Algo similar ocurre con el concepto de trabajo. Las mediciones oficiales de desempleo se hacen contando a aquellos que están “ocupados” y no necesariamente a quienes gozan de un trabajo asalariado en el sentido más clásico del término. El argumento es que las formas de ganarse la vida han evolucionado y, por tanto, hay que acomodarse a estos cambios del mercado laboral.

Pero esta evolución sigue estando pendiente en muchos campos, haciendo que quienes deben resignarse a acceder a una de estas formas de ocupación —o incluso a quienes lo hacen de manera voluntaria— tengan condiciones más precarias que los trabajadores asalariados. Y no es sólo en materia de sueldos y prestaciones; es en diversos aspectos en donde se presenta esta situación. Quiero poner aquí dos ejemplos de personas cercanas.

Hace un par de años, con una colega nos presentamos a un concurso docente en la Universidad Nacional. A pesar de que ambos nos graduamos en el mismo año, trabajamos durante el mismo tiempo en cosas muy similares e hicimos posgrados parecidos, mi colega fue descalificada del concurso. ¿La razón? Bajo las normas de la universidad, su experiencia acumulaba la mitad del tiempo efectivamente servido, pues cuando se trata de contratos de “consultoría”, la experiencia se cuenta como 50% de un contrato laboral.

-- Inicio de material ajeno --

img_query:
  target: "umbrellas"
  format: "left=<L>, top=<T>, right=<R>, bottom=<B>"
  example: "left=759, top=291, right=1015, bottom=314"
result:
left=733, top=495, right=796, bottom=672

Otra colega estudió con un enorme esfuerzo una reputada maestría en una universidad en el exterior. Para poder estudiar hizo lo que la mayoría de estudiantes colombianos deben hacer: obtuvo una beca parcial, sacó un préstamo con un banco y acudió a Colfuturo. Esta última entidad condona parcialmente los préstamos a las personas que regresan al país, más una parte adicional a aquellas que se vinculan a instituciones públicas. Pero no a mi colega, porque ella es “contratista” en una entidad del Estado. Pese a que realiza todas las funciones de una persona de planta, a mi amiga le pagan menos, tiene que hacerse cargo de su seguridad social, debe pasar por una serie de tortuosos trámites para que le abonen su salario y, como si fuera poco, está pagando más por la universidad que aquellas personas que gozan de un contrato de trabajo.

La política para combatir la informalización y la precariedad laboral es muy importante y debe ser profundizada. Aquellas personas que realmente cumplen funciones de trabajadores asalariados y quieren hacer parte de los beneficios asociados a ello deben tener las mismas obligaciones y derechos, tanto en el sector público como en el privado. Pero esta política no es suficiente. Es necesario hacer un barrido general de todas estas normas que generan discriminaciones y que ponen a quienes —queriendo o sin querer— carecen de un contrato formal en una situación más desventajosa, no sólo en el trabajo sino en la vida.